Bobby Orr is the greatest defenseman in the history of hockey. During his time in the NHL he was without equal, not merely among fellow defensemen, but all players, no matter the position. At a time when many of hockey’s greatest names were simply putting their stamp on the game, such as Bobby Hull, Phil Esposito, Tony Esposito, Stan Mikita, Guy Lafleur, Ken Dryden, and Bobby Clarke, just to name a few, Orr was busy being the best, shattering records, and changing the way the game was played. In an all too brief career of only 9 true seasons, Orr accomplished more than most could only dream of. Here are the highlights…
- Won 8 consecutive Norris Trophy awards, which is both the longest streak and highest quantity among all defensemen. No other defenseman has won more than four in a row.
- Won 3 consecutive Hart Memorial Trophy awards, making him one of only two defensemen to win the award multiple times and the only defenseman to do so three times in a row.
- Twice won the Conn Smythe Trophy, one of only five players to do so multiple times and the only defenseman in league history to do so more than once.
- Twice won the Art Ross Trophy and is the only defenseman ever to do so. Also holds the record for most points in a single season by a defenseman with 139 and has the highest career points per game average for defenseman at 1.393, good for fifth all time and the only defenseman in the top 25.

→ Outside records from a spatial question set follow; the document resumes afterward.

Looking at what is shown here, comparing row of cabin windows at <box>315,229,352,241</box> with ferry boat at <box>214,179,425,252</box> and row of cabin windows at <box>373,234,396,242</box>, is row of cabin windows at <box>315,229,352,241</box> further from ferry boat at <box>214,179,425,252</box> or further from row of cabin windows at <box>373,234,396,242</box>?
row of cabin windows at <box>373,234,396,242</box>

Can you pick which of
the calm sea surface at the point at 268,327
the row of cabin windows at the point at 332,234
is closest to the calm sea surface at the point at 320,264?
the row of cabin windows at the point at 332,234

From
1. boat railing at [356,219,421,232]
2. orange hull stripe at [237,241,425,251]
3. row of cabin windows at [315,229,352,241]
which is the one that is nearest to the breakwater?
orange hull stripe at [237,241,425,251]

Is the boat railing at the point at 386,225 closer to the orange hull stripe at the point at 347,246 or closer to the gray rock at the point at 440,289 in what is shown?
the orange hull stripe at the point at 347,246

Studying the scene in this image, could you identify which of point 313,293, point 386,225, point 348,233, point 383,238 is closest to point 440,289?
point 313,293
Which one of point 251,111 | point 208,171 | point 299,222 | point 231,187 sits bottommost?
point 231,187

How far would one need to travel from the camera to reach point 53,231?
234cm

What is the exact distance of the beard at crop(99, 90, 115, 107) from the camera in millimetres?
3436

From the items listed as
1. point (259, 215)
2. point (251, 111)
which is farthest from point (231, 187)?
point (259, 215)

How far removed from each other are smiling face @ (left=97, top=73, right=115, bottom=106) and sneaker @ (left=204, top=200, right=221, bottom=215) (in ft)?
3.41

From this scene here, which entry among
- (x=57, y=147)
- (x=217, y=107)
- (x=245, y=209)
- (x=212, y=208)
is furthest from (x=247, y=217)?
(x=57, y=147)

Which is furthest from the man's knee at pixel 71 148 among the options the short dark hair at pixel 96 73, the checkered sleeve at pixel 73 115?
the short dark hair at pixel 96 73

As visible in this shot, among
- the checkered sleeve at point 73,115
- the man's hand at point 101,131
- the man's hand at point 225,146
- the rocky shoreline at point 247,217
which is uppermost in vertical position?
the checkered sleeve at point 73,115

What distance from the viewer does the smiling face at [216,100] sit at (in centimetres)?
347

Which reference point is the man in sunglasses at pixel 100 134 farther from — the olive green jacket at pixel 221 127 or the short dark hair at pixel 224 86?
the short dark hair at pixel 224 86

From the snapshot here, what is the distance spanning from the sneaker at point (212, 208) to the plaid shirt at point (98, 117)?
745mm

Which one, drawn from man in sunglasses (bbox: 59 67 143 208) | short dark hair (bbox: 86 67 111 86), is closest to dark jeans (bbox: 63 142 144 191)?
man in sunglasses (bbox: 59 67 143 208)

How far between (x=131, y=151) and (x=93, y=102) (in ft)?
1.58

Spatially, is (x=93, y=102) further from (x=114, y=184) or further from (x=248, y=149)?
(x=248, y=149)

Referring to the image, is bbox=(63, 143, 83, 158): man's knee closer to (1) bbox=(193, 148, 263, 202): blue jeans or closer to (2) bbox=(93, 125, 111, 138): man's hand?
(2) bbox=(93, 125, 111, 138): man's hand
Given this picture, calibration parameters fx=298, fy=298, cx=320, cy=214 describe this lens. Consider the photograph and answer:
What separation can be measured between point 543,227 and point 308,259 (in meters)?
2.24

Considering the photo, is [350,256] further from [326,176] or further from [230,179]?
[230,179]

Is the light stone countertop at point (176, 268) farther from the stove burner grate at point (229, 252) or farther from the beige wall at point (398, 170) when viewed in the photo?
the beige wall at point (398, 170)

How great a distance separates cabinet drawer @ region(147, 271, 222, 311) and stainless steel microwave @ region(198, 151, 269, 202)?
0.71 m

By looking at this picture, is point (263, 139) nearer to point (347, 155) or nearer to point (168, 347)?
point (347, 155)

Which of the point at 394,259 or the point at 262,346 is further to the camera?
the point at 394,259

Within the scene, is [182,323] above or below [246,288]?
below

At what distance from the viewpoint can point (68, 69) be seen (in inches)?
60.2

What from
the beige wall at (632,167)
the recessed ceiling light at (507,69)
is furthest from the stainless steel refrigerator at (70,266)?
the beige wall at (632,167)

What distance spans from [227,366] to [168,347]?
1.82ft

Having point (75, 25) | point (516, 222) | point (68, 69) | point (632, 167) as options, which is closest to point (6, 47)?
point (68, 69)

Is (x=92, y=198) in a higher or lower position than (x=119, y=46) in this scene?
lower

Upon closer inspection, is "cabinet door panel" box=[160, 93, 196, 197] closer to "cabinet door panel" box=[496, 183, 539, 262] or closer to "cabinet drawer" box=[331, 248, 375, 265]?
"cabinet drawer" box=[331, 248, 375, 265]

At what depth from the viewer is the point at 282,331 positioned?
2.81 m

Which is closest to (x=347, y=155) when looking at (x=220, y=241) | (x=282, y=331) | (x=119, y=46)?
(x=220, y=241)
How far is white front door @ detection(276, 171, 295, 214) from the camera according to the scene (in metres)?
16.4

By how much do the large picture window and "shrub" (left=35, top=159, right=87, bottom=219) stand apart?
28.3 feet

- Led the league in assists 5 times during the regular season, the only defenseman to ever do so more than once (only other time it happened was prior to 1925). Also the only defenseman to ever record more than 100 assists in a single season and one of only three players to ever do so, the other two being Wayne Gretzky and Mario Lemieux. Is third in career assists per game behind the same two legends.
- Recorded the highest single season plus/minus in league history and has the second best career plus/minus total of all time. Not only that, his career +/- to GP ratio is nearly two times better than the second best ratio among all players with 500+ career GP.
- Accomplished all of this and more while playing on a busted knee for almost his entire professional career.
That last point is key. While the majority of hockey fans are fully aware that Orr’s dominant career was cut short due to injury, not enough truly understand the extent of the damage done to his knees. His style of play throughout his career put immense pressure on his left knee in particular and injuries to it started almost immediately. It was first injured in the NHL (lesser injuries occurred in junior as well) during his rookie season and from that point on further damage occurred to his left knee nearly every season he played, requiring multiple surgeries, time in casts, and near constant soreness and pain. Truth be told, the only two seasons that Orr was close to 100% were 69/70 and 70/71, both of which just so happen to be Orr’s most dominant seasons.
So how did Orr perform at such a high caliber despite injury? He was simply better than everyone else, period. Whenever Orr was on the ice he alone controlled the play and tempo of the game. It wasn’t just because he was more talented, it was also because he had more determination and drive than any other player on the ice. He was so good at carrying and protecting the puck that while killing penalties he would merely skate around with it to kill time rather than dump it down the ice. It was this constant control of the puck in all situations that played a large part in the deterioration of his knees as it made him a persistent target for attack from the opposition.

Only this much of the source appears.